# Passage shown
........

I made this last night to your specifications (only variable being a rich demerara sugar syrup where yours simply says "sugar syrup") and gotta say, I didn't care for it at all. Took me 30 minutes to drink which is very unusual for a Navy Grog, or any drink for that matter. It had a very strange mouth feel, which perhaps my sugar syrup contributed to, but I've never found that to be an issue before. Most importantly, it just didn't feel balanced at all. Curious to hear other opinions on this recipe.

Awesome, I love people trying my stuff. Not using fresh grapefruit but TV here in Atlanta doesn't use fresh anything (except their squeeze of lime) so, probably not it.

The recipe I posted above for TV's Navy Grog is from their current mixing guide but here in ATL doesn't use the book, the two bartenders (yes there are only 2 with a couple people who are trained as backups) can't stand the way corporate tinkers with the recipes. They say when they serve the corporate way, they get too many drinks sent back.

........

# Data segment
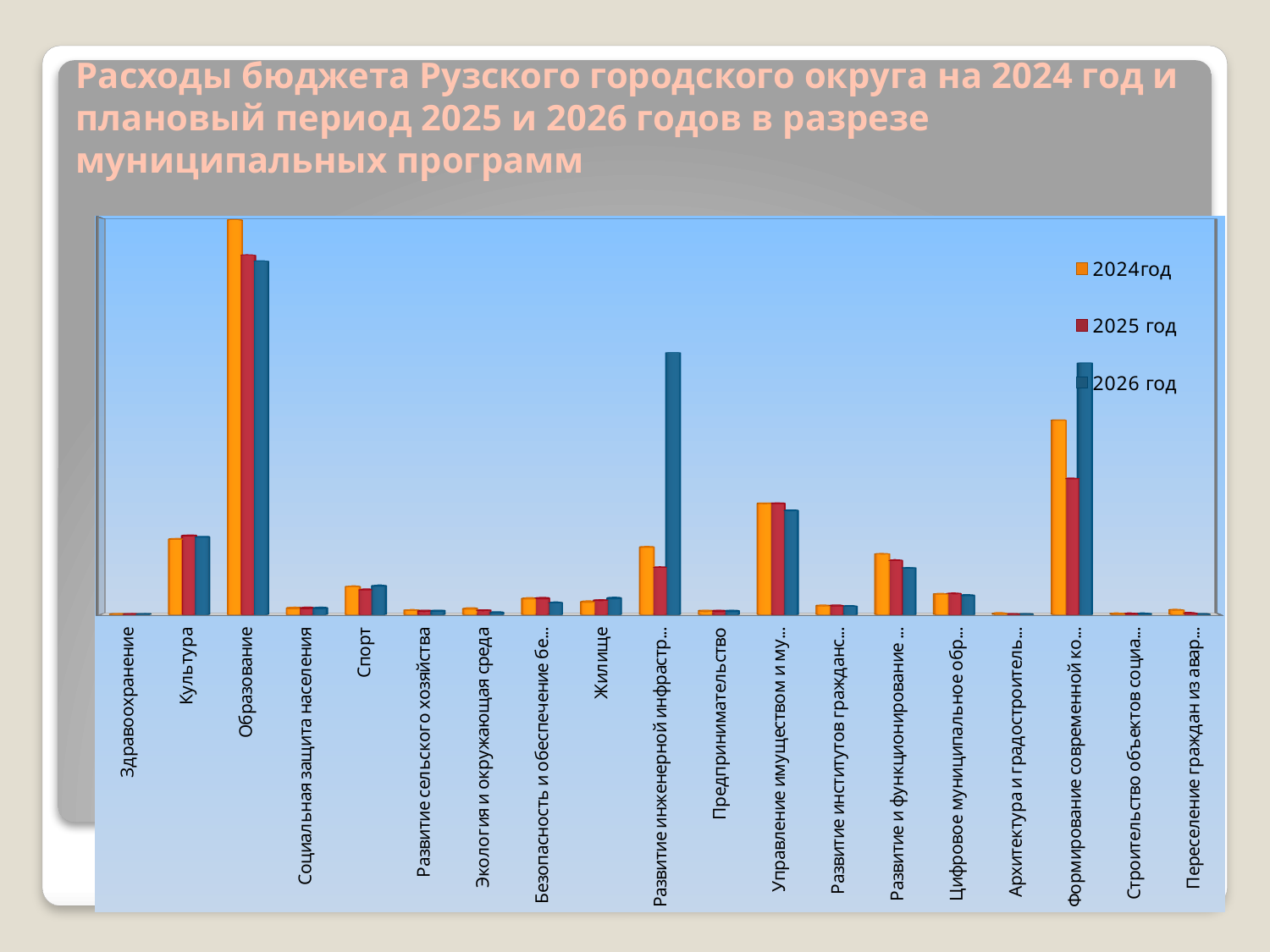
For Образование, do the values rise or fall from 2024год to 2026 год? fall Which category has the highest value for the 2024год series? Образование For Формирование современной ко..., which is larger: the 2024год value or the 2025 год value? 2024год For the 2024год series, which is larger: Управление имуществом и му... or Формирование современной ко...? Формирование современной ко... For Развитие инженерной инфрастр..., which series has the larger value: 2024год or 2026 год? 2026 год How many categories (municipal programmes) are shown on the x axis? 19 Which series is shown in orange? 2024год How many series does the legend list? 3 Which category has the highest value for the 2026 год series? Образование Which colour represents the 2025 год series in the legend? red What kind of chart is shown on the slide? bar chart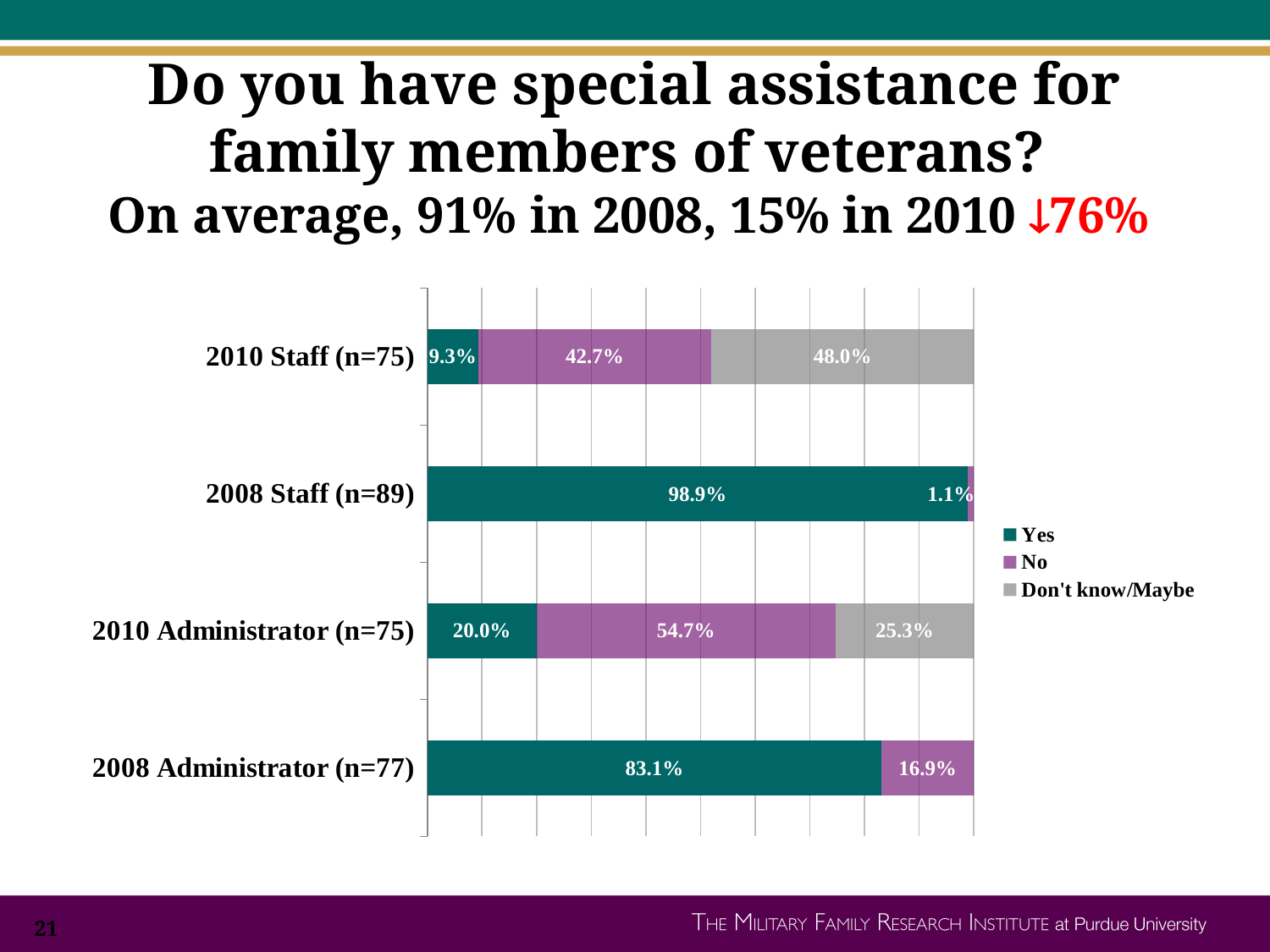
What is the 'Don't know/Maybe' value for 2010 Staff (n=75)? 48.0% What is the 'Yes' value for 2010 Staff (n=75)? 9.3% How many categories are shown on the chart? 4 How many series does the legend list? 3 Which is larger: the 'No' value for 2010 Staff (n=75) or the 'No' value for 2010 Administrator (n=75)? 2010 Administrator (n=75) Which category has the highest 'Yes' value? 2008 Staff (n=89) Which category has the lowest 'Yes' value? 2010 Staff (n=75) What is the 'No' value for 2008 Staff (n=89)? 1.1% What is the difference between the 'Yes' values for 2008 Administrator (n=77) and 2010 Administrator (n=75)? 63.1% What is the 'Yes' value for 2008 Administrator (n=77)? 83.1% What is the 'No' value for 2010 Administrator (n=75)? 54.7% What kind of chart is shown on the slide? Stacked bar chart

........

# Required actions
1. In the Navy Grog discussion, rewrite the paragraph beginning "The recipe I posted above" as a short list. Keep its main facts.
2. According to the Navy Grog discussion, how long did the first writer take to drink the Navy Grog?
3. Carry the Navy Grog discussion forward from its last sentence.

# Expected outputs
1.
- The posted Navy Grog recipe comes from TV's current mixing guide.
- The Atlanta location doesn't use the book.
- Only two bartenders work there, with a couple of people trained as backups.
- Those bartenders dislike the way corporate tinkers with the recipes.
- They say serving drinks the corporate way gets too many sent back.

2. 30 minutes.

3.
When they run out of Grog mix, and they do run out quite regularly, they make something almost identical to this, http://5minutesofrum.com/blog/2014/4/10/spice-syrup minus the sugar. The guy that makes it calls it a tea.

Then they use a splash of mix plus a 1+oz sugar syrup, 1 Lime, 0.5 Grapefruit, and ~1-1.5ea gold and dark. Nothing is measured and each guys drinks taste a little different.

I prefer making the syrup as it tastes much more like what we get at the bar but it's a pain so the mixture of cinnamon, falernum, allspice is to try and replicate it.

Their grog mix is probably one of the few things out there that nobody has the recipe for.